» **SHORT TASK**: Write out the data below line by line, reproducing every character without any change.

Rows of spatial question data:
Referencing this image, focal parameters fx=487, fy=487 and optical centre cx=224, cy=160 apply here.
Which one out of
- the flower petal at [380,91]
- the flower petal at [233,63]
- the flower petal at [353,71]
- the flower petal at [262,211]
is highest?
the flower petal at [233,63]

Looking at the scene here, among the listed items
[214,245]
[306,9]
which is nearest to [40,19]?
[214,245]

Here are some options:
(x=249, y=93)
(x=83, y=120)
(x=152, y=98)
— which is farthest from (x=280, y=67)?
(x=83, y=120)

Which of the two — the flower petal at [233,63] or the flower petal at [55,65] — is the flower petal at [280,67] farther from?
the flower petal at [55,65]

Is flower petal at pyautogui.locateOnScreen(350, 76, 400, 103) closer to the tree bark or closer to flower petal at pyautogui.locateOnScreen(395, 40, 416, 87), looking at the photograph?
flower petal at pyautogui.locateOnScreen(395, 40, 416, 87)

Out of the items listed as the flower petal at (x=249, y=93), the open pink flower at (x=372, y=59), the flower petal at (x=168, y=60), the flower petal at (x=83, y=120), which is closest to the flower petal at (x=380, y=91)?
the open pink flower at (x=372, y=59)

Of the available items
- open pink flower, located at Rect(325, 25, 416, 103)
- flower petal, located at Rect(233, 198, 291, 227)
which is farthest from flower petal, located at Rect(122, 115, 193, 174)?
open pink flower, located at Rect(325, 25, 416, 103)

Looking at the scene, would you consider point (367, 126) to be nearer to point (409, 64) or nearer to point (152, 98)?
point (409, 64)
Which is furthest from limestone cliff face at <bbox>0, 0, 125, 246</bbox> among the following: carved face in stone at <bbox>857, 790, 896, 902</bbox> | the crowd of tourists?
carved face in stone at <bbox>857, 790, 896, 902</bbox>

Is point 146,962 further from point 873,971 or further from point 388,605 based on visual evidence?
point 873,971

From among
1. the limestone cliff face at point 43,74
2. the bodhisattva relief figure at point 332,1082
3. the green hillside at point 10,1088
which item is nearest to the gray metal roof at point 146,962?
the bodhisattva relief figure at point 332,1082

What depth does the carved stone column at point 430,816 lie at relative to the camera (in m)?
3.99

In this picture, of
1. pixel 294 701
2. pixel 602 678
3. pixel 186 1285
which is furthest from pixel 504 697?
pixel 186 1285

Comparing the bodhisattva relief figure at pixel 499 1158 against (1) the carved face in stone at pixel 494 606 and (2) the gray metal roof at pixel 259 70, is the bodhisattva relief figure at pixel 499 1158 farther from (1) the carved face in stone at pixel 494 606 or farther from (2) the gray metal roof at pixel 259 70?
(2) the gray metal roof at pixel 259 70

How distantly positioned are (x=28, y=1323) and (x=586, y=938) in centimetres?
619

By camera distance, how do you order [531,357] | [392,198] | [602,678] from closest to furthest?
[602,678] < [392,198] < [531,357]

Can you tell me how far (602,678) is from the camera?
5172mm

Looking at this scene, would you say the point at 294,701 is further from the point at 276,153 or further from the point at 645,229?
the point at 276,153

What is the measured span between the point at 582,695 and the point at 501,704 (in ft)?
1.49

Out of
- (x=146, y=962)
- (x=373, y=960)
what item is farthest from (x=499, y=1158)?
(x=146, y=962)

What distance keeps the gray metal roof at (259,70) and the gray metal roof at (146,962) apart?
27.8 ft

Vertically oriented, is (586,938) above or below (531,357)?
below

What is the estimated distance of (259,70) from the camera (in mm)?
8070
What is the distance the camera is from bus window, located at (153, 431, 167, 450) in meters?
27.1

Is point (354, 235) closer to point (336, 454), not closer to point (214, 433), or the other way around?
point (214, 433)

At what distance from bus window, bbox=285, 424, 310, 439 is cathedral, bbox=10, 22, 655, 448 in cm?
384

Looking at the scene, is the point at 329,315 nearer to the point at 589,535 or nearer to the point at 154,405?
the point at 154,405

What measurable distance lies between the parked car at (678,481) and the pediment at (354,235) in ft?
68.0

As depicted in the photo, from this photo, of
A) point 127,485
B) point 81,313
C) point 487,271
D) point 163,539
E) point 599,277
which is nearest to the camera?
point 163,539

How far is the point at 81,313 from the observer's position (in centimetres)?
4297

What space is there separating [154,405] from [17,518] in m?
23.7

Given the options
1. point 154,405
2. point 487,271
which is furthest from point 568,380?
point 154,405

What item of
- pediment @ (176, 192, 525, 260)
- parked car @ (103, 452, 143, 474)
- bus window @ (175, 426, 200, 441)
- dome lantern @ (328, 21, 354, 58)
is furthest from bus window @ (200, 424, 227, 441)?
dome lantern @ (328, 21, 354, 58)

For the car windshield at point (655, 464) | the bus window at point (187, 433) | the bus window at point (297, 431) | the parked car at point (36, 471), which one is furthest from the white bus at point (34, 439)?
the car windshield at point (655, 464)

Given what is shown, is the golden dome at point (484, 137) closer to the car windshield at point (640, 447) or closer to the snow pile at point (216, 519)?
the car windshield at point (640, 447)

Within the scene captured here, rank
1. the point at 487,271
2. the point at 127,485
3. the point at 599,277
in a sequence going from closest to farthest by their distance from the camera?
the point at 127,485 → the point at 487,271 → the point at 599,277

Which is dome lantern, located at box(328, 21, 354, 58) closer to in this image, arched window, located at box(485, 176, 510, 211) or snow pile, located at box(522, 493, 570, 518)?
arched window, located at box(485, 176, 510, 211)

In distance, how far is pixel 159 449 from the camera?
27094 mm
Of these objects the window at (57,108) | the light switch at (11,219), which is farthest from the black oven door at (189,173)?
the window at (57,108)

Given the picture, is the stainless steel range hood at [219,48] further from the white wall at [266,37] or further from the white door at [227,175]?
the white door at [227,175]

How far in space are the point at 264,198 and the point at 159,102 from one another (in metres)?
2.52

» **EXERCISE RESULT**:
Referencing this image, focal parameters fx=487, fy=487 and optical centre cx=224, cy=160 apply here.
Which one out of
- the flower petal at [380,91]
- the flower petal at [233,63]
- the flower petal at [353,71]
- the flower petal at [262,211]
is highest?
the flower petal at [233,63]

Looking at the scene here, among the listed items
[214,245]
[306,9]
which is nearest to [40,19]?
[214,245]

Here are some options:
(x=249, y=93)
(x=83, y=120)
(x=152, y=98)
— which is farthest from (x=280, y=67)?
(x=83, y=120)

Which of the two — the flower petal at [233,63] or the flower petal at [55,65] — is the flower petal at [280,67] farther from?
the flower petal at [55,65]

Is flower petal at pyautogui.locateOnScreen(350, 76, 400, 103) closer to the tree bark or closer to flower petal at pyautogui.locateOnScreen(395, 40, 416, 87), looking at the photograph?
flower petal at pyautogui.locateOnScreen(395, 40, 416, 87)

Out of the items listed as the flower petal at (x=249, y=93), the open pink flower at (x=372, y=59), the flower petal at (x=168, y=60), the flower petal at (x=83, y=120), which is closest to the flower petal at (x=380, y=91)?
the open pink flower at (x=372, y=59)

Of the available items
- open pink flower, located at Rect(325, 25, 416, 103)
- flower petal, located at Rect(233, 198, 291, 227)
which is farthest from flower petal, located at Rect(122, 115, 193, 174)?
open pink flower, located at Rect(325, 25, 416, 103)

Looking at the scene, would you consider point (367, 126) to be nearer to point (409, 64) or nearer to point (152, 98)?
point (409, 64)
Which is furthest from limestone cliff face at <bbox>0, 0, 125, 246</bbox> among the following: carved face in stone at <bbox>857, 790, 896, 902</bbox> | the crowd of tourists?
carved face in stone at <bbox>857, 790, 896, 902</bbox>

Is point 146,962 further from point 873,971 or further from point 388,605 based on visual evidence?
point 873,971

From among
1. the limestone cliff face at point 43,74
2. the bodhisattva relief figure at point 332,1082
3. the green hillside at point 10,1088
which item is nearest to the gray metal roof at point 146,962?
the bodhisattva relief figure at point 332,1082

What depth does the carved stone column at point 430,816 lie at relative to the camera (in m)?
3.99

In this picture, of
1. pixel 294 701
2. pixel 602 678
3. pixel 186 1285
which is furthest from pixel 504 697?
pixel 186 1285

Comparing the bodhisattva relief figure at pixel 499 1158 against (1) the carved face in stone at pixel 494 606 and (2) the gray metal roof at pixel 259 70, is the bodhisattva relief figure at pixel 499 1158 farther from (1) the carved face in stone at pixel 494 606 or farther from (2) the gray metal roof at pixel 259 70?
(2) the gray metal roof at pixel 259 70

How distantly positioned are (x=28, y=1323) and (x=586, y=938) in centimetres?
619

By camera distance, how do you order [531,357] | [392,198] | [602,678] from closest to furthest?
[602,678] < [392,198] < [531,357]

Can you tell me how far (602,678) is from the camera?
5172mm

Looking at this scene, would you say the point at 294,701 is further from the point at 276,153 or further from the point at 645,229?
the point at 276,153

What is the measured span between the point at 582,695 and the point at 501,704 (in ft)?
1.49

Out of
- (x=146, y=962)
- (x=373, y=960)
what item is farthest from (x=499, y=1158)?
(x=146, y=962)

What distance keeps the gray metal roof at (259,70) and the gray metal roof at (146,962) apart?
27.8 ft

Vertically oriented, is (586,938) above or below (531,357)?
below

What is the estimated distance of (259,70) from the camera (in mm)?
8070
What is the distance the camera is from bus window, located at (153, 431, 167, 450) in meters?
27.1

Is point (354, 235) closer to point (336, 454), not closer to point (214, 433), or the other way around?
point (214, 433)

At what distance from bus window, bbox=285, 424, 310, 439 is cathedral, bbox=10, 22, 655, 448 in cm?
384

Looking at the scene, is the point at 329,315 nearer to the point at 589,535 or nearer to the point at 154,405?
the point at 154,405

What measurable distance lies between the parked car at (678,481) and the pediment at (354,235) in ft?
68.0

As depicted in the photo, from this photo, of
A) point 127,485
B) point 81,313
C) point 487,271
D) point 163,539
E) point 599,277
which is nearest to the camera?
point 163,539

How far is the point at 81,313 from the observer's position (in centimetres)?
4297

What space is there separating [154,405] from [17,518] in m?
23.7

Given the options
1. point 154,405
2. point 487,271
which is furthest from point 568,380?
point 154,405

What item of
- pediment @ (176, 192, 525, 260)
- parked car @ (103, 452, 143, 474)
- bus window @ (175, 426, 200, 441)
- dome lantern @ (328, 21, 354, 58)
is furthest from bus window @ (200, 424, 227, 441)?
dome lantern @ (328, 21, 354, 58)

For the car windshield at point (655, 464) | the bus window at point (187, 433) | the bus window at point (297, 431) | the parked car at point (36, 471), which one is furthest from the white bus at point (34, 439)?
the car windshield at point (655, 464)

Given what is shown, is the golden dome at point (484, 137) closer to the car windshield at point (640, 447) or closer to the snow pile at point (216, 519)?
the car windshield at point (640, 447)

Within the scene captured here, rank
1. the point at 487,271
2. the point at 127,485
3. the point at 599,277
in a sequence going from closest to farthest by their distance from the camera?
the point at 127,485 → the point at 487,271 → the point at 599,277

Which is dome lantern, located at box(328, 21, 354, 58) closer to in this image, arched window, located at box(485, 176, 510, 211) or snow pile, located at box(522, 493, 570, 518)?
arched window, located at box(485, 176, 510, 211)

In distance, how far is pixel 159 449 from the camera?
27094 mm
Of these objects the window at (57,108) | the light switch at (11,219), which is farthest from the black oven door at (189,173)?
the window at (57,108)

Given the picture, is the stainless steel range hood at [219,48] further from the white wall at [266,37] or further from the white door at [227,175]?
the white door at [227,175]

How far in space are the point at 264,198 and the point at 159,102 from one another (in metres)?
2.52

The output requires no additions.